New Delhi: India’s key macroeconomic indices are inching closer to the common base year of 2004-05, which will make comparison of data much easier, given that the various benchmarks will be set to the same line on the grid.
The Central Statistical Organisation (CSO) will release the quick estimate of national accounts (gross domestic product, or GDP) for fiscal 2009 on 29 January with the new base year, discarding the previous one of 1999-2000, chief statistician of India Pronab Sen said.

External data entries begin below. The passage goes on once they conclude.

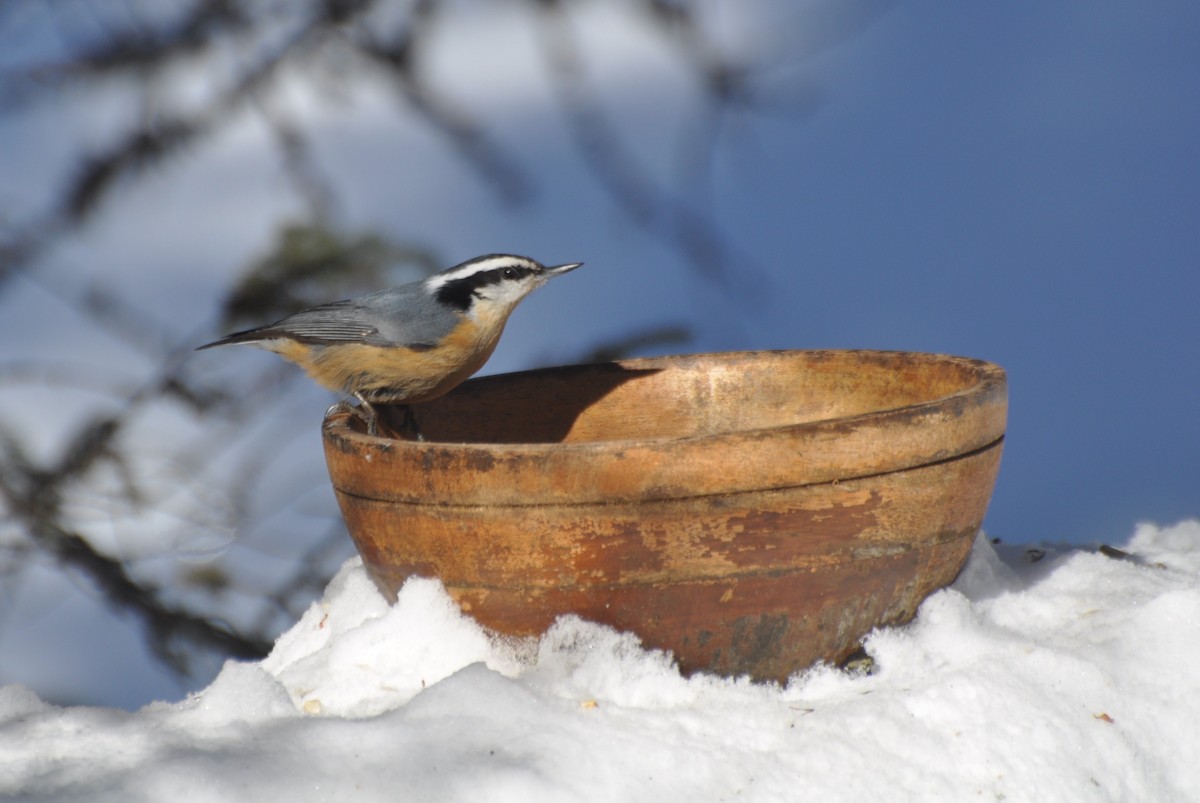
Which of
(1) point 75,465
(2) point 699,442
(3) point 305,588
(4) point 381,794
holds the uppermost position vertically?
(2) point 699,442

“By and large, all statistical systems try to get the same base year. In our case, it is a little more difficult as different data series are being put out by different ministries and getting a common base year is not that easy,” said Sen, who is also secretary, ministry of statistics and programme implementation. “The big advantage is you do not have to do ad hoc corrections.”
The government is preparing the Wholesale Price Index (WPI) and the Index of Industrial Production (IIP) with the 2004-05 base year. GDP figures from previous years will be released with the new base year at a later stage, another ministry official said on condition of anonymity.

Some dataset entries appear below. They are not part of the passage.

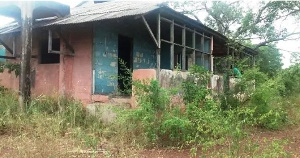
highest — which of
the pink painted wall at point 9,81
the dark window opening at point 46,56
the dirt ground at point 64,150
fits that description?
the dark window opening at point 46,56

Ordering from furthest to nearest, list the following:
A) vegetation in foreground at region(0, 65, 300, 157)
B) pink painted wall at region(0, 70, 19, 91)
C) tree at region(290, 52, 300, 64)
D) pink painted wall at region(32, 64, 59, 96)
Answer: tree at region(290, 52, 300, 64)
pink painted wall at region(0, 70, 19, 91)
pink painted wall at region(32, 64, 59, 96)
vegetation in foreground at region(0, 65, 300, 157)

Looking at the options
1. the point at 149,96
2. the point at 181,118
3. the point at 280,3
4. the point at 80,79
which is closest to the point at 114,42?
the point at 80,79

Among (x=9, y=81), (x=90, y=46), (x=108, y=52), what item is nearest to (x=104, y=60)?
(x=108, y=52)

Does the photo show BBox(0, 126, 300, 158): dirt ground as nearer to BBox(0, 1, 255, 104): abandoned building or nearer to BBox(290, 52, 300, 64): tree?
BBox(0, 1, 255, 104): abandoned building

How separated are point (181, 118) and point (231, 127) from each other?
1167mm

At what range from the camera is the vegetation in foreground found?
5.17 m

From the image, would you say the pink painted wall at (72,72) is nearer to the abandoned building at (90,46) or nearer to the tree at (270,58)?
the abandoned building at (90,46)

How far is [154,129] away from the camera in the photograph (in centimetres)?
616

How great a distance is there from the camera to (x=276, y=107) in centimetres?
905

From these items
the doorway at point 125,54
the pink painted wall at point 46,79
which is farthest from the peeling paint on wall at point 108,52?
the pink painted wall at point 46,79

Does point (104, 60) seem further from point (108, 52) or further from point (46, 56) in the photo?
point (46, 56)

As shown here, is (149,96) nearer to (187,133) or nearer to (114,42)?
(187,133)

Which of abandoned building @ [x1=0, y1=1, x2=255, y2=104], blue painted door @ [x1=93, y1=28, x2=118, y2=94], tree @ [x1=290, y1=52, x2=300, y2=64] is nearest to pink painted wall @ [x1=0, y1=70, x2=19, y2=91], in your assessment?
abandoned building @ [x1=0, y1=1, x2=255, y2=104]

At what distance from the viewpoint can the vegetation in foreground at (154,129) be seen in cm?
517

The economy grew at 6.7% in 2008-09, during which India was buffeted by the global economic crisis, according to the revised estimates for national income released by CSO last year. The official said it was unlikely that there would be much variation in the forthcoming quick estimate because of the base-year change.

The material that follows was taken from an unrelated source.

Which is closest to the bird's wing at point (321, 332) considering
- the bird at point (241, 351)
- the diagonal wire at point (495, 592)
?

Used as a benchmark for measuring economic data, a base year is selected by virtue of being a normal one without any wide fluctuations in production, trade and prices of commodities in general. Reliable price data should also be available for the selected year, which should be as recent as possible. The National Statistical Commission (NSC), under the chairmanship of C. Rangarajan, had recommended that the base year should be revised every five years.
Suresh Tendulkar, also a former chairman of NSC, said a recent base year is better than an old one because the Indian economy has grown at a faster clip in recent years. “A common base year would also be an ideal reference year. The database for all the weights will be the same in such a case,” Tendulkar said. “One can draw better conclusions using a common base year; otherwise, one has to make adjustments.” The impact analysis of such data will also be more meaningful, said Shubhada Rao, chief economist with Yes Bank Ltd. “With a common base year for all major indices, it will help in drawing meaningful inferences.”
While a common base year makes comparing data sets easier, it does not make the data any more reliable, said another senior statistics ministry official, who also didn’t want to be named.
Indian macroeconomic indices, especially WPI and IIP, have long been criticized by analysts as well as policymakers as being outdated as they haven’t been revised in line with changing consumption and production patterns. P. Chidambaram, then finance minister, was among those who questioned the reliability of the data when IIP growth plunged to a 10-year low of 1.3% in August 2008.
The department of industrial policy and promotion (DIPP), which releases the monthly WPI-based inflation data, is also in the advanced stages of updating the current series with an expanded basket of commodities and the 2004-05 base year, starting in April, abandoning the current one of 1993-94. The revised index is expected to have around 700 items, up from 435 at present. DIPP recently obtained the approval of CSO’s technical advisory committee to release the new index. “Now we will take the approval of both the working committee under Planning Commission member Abhijit Sen, who first recommended a monthly WPI, and the committee of secretaries before the series is finally launched in April,” a senior DIPP official said on condition of anonymity. The Union cabinet has already approved the proposal.
The much delayed revision of IIP to the 2004-05 base year has also reached its final stages with DIPP, the largest data source for the index, providing information to CSO, which releases the benchmark.
DIPP had earlier got private macrodata tracker, the Centre for Monitoring Indian Economy, for collecting information. “We have asked for some more data from DIPP and are waiting for the latest data on iron, steel and chemicals from the concerned departments,” said the first statistics ministry official cited earlier. “If we get the required data by this month end, we will try to finish compiling the index by March end.”
The current index with the base year of 1993-94 is widely considered to be outdated and unrepresentative of the factory production pattern because it includes many products that have outlived their relevance, such as typewriters, and does not include items whose importance has grown in recent years, such as microwave ovens and mobile phones.